**DOCUMENT PASSAGE**

The growth of money kept in current accounts held with banks moderated to 8.8 per cent YoY this September, from 17.5 per cent a year ago. The saving deposits growth rate dipped to 9.4 per cent from 14.5 per cent in September 2021.
The Reserve Bank of India said in a statement that the share of savings deposit in total deposits had risen from 32.4 per cent in June 2019 to a peak of 35.2 per cent in June 2022. However, it moderated marginally to 34.7 per cent in September. RBI did not describe the trend in current account deposits.
“The (YoY) growth in term deposits rose to 10.2 per cent in September 2022 from 6.4 per cent a year ago. The private sector bank group has been outpacing public sector banks, foreign banks and regional rural banks in deposit mobilisation,” RBI added.
Meanwhile, rating agency CareEdge in analysis of Q2FY23, said deposit rates are expected to rise as the competition for them would increase due to liquidity issues. This comes amid strong underlying credit demand, coupled with a widening difference between credit and deposit growth rates.
Term deposits are expected to rise faster than CASA over the next few quarters. Banks that have a higher CASA share and proportion of floating loans are expected to gain and protect the NIM in the current rising interest rate scenario, the rating agency added.
RBI said the year-on-year aggregate deposit growth, which had remained range-bound at 9.5-10.2 per cent since June 2021, stood at 9.8 per cent in September 2022. Since December 2020, bank branches in metropolitan centres have been recording higher annual growth than those in rural, semi-urban and urban areas.

**INFORMATION PROVIDED**
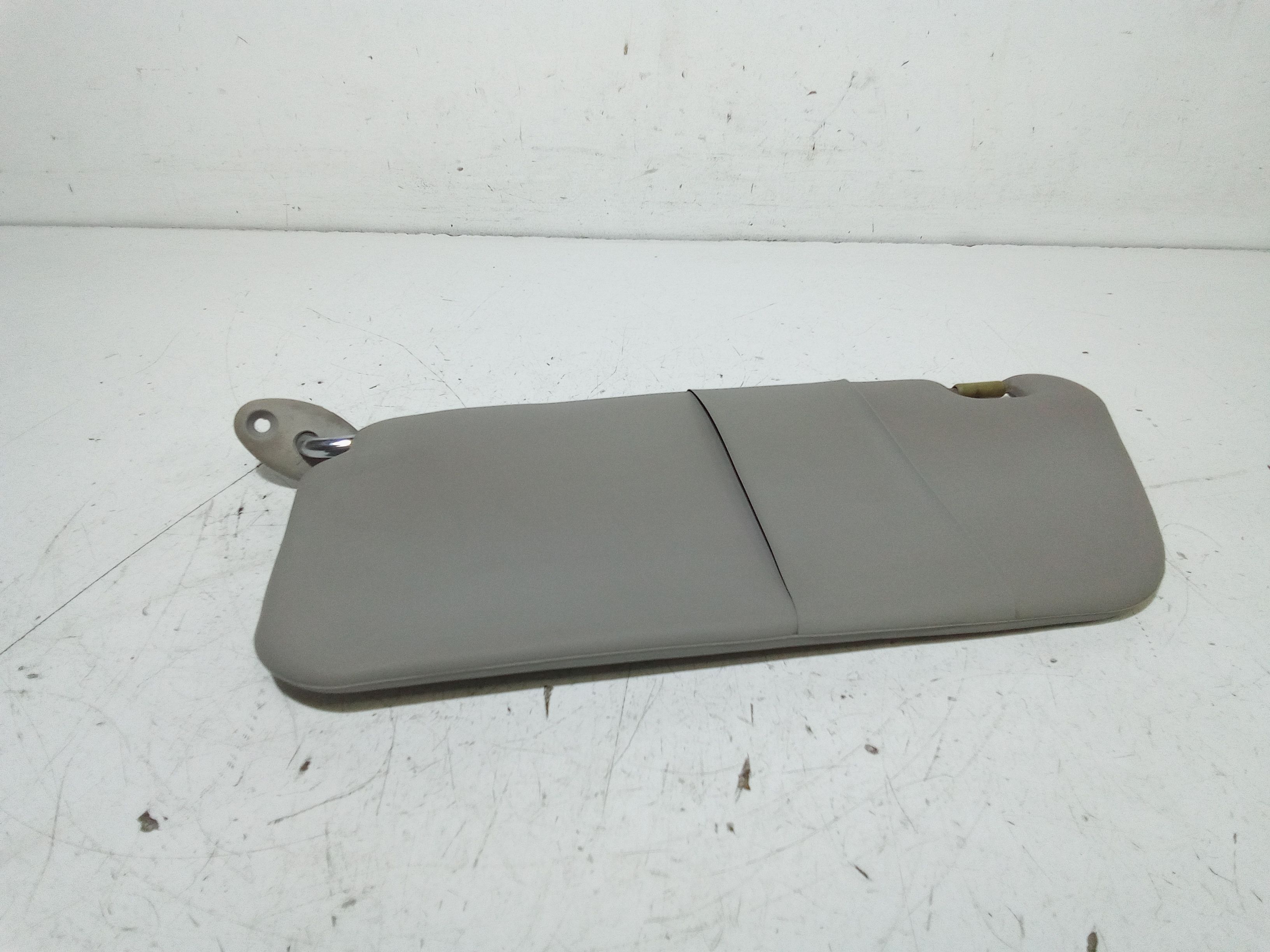 Aletta Parasole Parabrezza Sinistro 8200249085 Usato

**EXERCISE SET**
1. Using the passage on bank deposit growth, decide whether each statement agrees with it: (a) the share of savings deposits in total deposits reached its peak in June 2022; (b) year-on-year growth in term deposits fell between September 2021 and September 2022; (c) CareEdge expects deposit rates to decline. Answer yes or no for each and quote the words that decide it.
2. According to the passage on bank deposit growth, what was the year-on-year aggregate deposit growth in September 2022?

**ACTIVITY ANSWERS**
1.
(a) Yes: "to a peak of 35.2 per cent in June 2022"
(b) No: "The (YoY) growth in term deposits rose to 10.2 per cent in September 2022 from 6.4 per cent a year ago."
(c) No: "deposit rates are expected to rise"

2. 9.8 per cent.